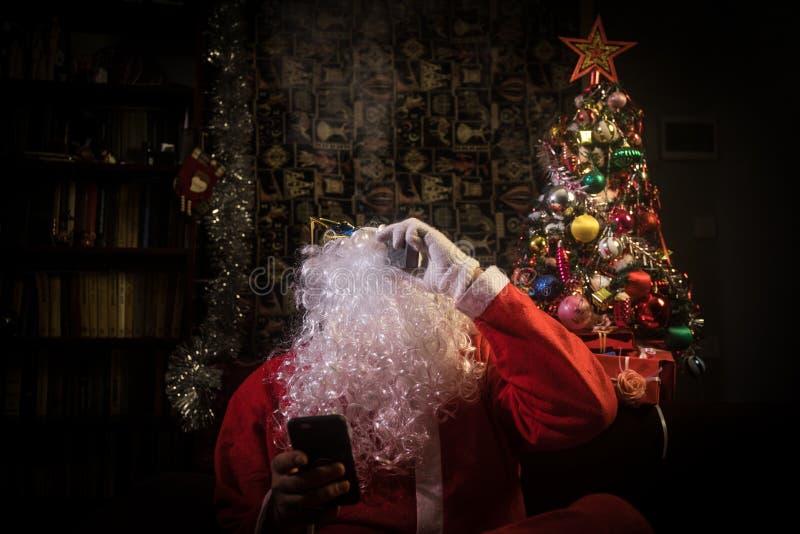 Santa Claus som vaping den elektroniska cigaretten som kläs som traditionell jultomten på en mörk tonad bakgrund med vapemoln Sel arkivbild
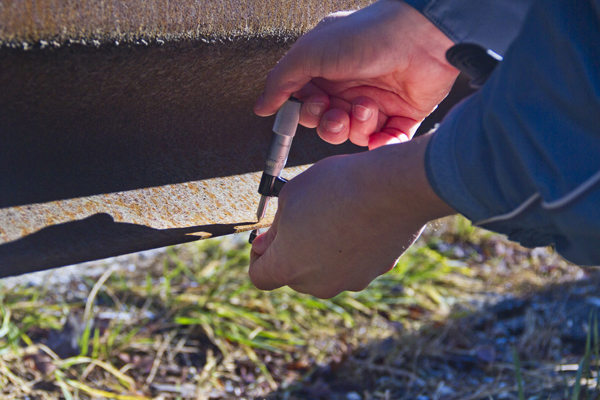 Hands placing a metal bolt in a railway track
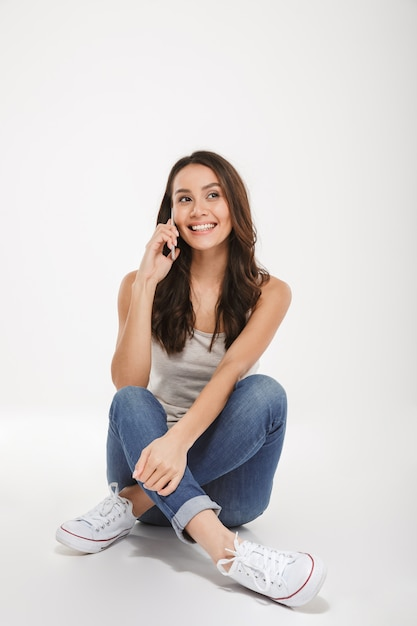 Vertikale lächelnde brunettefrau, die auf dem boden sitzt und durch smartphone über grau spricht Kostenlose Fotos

--

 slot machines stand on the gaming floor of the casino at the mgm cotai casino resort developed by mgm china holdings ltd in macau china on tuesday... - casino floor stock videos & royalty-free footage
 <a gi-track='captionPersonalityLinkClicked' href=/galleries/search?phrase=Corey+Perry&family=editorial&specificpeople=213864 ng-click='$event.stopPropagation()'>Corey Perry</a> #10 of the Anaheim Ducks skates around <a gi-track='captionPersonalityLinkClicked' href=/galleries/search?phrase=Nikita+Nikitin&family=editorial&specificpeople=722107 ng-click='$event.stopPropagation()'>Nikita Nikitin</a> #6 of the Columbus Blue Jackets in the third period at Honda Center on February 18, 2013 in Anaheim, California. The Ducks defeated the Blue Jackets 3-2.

==

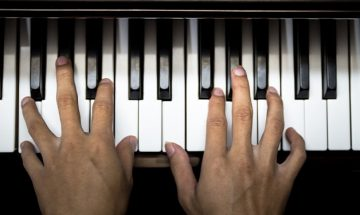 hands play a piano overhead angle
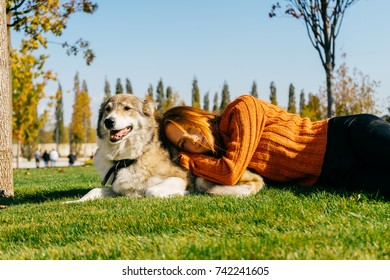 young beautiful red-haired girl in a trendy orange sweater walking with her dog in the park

PROBLEM DESCRIPTION: Print exactly the lines above that run from the one with "Santa Claus som" down to the one with "Vertikale lächelnde brunettefrau, die", and omit the pictures.

EXERCISE RESULT:
 Santa Claus som vaping den elektroniska cigaretten som kläs som traditionell jultomten på en mörk tonad bakgrund med vapemoln Sel arkivbild
 Hands placing a metal bolt in a railway track
 Vertikale lächelnde brunettefrau, die auf dem boden sitzt und durch smartphone über grau spricht Kostenlose Fotos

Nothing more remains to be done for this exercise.